Everybody Hertz is a remix album by French music duo Air, first released in 2002. It contains remixed versions of songs from their 10 000 Hz Legend album. The remixes are mostly by other artists, including a version of "Don't Be Light" by The Neptunes.

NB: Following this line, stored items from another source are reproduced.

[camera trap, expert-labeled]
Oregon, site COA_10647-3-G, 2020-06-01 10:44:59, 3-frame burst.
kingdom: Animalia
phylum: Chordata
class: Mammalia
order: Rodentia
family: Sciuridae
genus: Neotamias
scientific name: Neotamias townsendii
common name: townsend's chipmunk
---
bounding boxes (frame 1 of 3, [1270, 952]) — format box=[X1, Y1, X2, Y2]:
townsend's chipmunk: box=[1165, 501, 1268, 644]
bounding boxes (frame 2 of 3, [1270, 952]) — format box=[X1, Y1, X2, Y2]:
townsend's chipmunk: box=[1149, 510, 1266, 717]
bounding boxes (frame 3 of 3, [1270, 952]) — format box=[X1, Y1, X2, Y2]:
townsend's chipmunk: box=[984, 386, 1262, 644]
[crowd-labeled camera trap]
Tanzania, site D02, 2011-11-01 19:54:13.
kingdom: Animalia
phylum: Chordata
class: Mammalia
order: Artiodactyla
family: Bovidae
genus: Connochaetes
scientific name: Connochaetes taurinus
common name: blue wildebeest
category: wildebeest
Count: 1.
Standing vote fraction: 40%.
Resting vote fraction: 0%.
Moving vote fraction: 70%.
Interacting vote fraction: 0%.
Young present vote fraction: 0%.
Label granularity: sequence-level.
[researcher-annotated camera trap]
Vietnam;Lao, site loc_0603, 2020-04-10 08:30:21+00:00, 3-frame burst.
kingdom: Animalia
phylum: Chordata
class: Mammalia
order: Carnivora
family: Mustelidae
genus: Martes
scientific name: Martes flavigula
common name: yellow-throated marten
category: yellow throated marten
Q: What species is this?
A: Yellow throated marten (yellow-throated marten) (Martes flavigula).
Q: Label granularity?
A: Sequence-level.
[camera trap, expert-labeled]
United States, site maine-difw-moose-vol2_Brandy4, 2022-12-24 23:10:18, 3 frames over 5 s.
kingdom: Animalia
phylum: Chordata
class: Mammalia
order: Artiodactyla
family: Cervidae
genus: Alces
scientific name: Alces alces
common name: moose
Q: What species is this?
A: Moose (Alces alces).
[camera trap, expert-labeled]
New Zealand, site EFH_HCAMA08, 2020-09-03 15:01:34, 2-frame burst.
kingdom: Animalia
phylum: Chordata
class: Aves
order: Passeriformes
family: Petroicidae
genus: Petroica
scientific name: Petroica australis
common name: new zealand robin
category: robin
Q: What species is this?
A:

The title is a pun on the R.E.M. song "Everybody Hurts".

Professional ratings
Aggregate scores
| Source | Rating |
| Metacritic | 50/100 |
Review scores
| Source | Rating |
| AllMusic | Star |
| Christgau’s Consumer Guide | (dud) |
| Drowned in Sound | 4/10 |
| NME | 4/10 |
| Q | Star |
| Rolling Stone | Star |
| Uncut | 5/10 |
| URB | Star Half star |

==Track listing==
1. "Don't Be Light" (Edit)
2. "Don't Be Light" (Mr. Oizo Remix)
3. "How Does It Make You Feel?" (Adrian Sherwood Version)
4. "Don't Be Light" (Neptunes Remix)
5. "People in the City" (Modjo Version)
6. "Don't Be Light" (The Hacker Remix)
7. "How Does It Make You Feel?" (Edit)
8. "Don't Be Light" (Malibu Remix)
9. "People in the City" (Jack Lahana Remix)
10. "The Way You Look Tonight"
11. "Flowerhead" (Bonus Track for Japan)

The CD also includes a video of Air performing "People in the City" at the Mayan Theatre on 12 July 2001.